Ce livre est écrit pour ceux qui veulent comprendre les jeunes et le monde qui advient peu à peu autour de nous. Aussi il se termine par sept questionnaires qui voudraient permettre à chacun de vérifier les conclusions proposées, de réaliser sa propre synthèse, autant que possible en travail de groupe.

A tous ces titres, cet ouvrage est précieux. A Angers en 1975, quand le congrès des Services des vocations a été consacré à l’incroyance, nous avons pressenti l’importance des décalages culturels. Nous balbutions encore dans cc domaine et pourtant, n’y a-t-il pas là l’une des grandes difficultés pour l’éveil aujourd’hui ? Il faut lire ce livre. L’auteur lui-même voudrait que l’on reste libre par rapport à certaines conclusions. Pour ma part, je trouve fort optimiste le tableau de "demain" qui est proposé page 63, et les chemins de la foi décrits dans le chapitre 5 me semblent à la fois excellents et trop courts. Ils décrivent une partie de ce qu’il faut faire et de ce qu’il ne faut plus faire. Bien. Mais la foi est une réalité complexe.

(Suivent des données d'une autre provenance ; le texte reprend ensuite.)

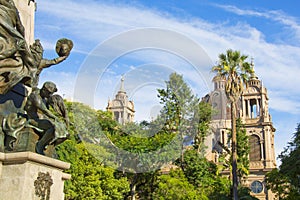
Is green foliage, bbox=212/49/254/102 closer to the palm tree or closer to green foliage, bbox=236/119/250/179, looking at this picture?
the palm tree

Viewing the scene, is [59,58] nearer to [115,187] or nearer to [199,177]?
[115,187]

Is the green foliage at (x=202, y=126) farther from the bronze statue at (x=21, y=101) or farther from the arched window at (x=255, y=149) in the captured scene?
the bronze statue at (x=21, y=101)

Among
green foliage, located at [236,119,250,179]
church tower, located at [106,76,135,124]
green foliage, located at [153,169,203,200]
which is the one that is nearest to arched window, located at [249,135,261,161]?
green foliage, located at [236,119,250,179]

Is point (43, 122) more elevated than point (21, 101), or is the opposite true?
point (21, 101)

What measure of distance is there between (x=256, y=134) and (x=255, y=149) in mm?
2092

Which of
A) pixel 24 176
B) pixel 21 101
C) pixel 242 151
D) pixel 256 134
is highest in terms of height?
pixel 256 134

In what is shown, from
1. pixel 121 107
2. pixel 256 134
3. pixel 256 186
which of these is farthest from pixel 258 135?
pixel 121 107

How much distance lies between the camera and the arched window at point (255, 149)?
6017 cm

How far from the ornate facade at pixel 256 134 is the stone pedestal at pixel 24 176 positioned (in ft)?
151

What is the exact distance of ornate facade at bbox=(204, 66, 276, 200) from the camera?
55812 millimetres

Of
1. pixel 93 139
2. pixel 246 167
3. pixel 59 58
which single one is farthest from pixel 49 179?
pixel 246 167

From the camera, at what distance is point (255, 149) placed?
201 feet

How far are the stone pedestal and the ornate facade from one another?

dont nous n’avons pas l’initiative. Pierre MOITEL le sait si bien "qu’il plaide pour un espace en blanc (page 164) où Dieu pourrait se révéler par ses chemins à lui que nous ne contrôlerons jamais. On peut comprendre ainsi plusieurs des chemins proposés. Je regrette cependant que cette dimension ne soit pas plus explicitement développée. Au-delà des barrières culturelles, il y a le mystère des personnes, celle du Dieu-Esprit, et celle de chacun de nous.
Il échappe aux analyses, il s’ouvre parfois dans la nuit, la prière en est la clef ...

Ces réserves clairement exprimées, si vous ne lisez un 1979 qu’un seul livre de "culture", lisez celui-là.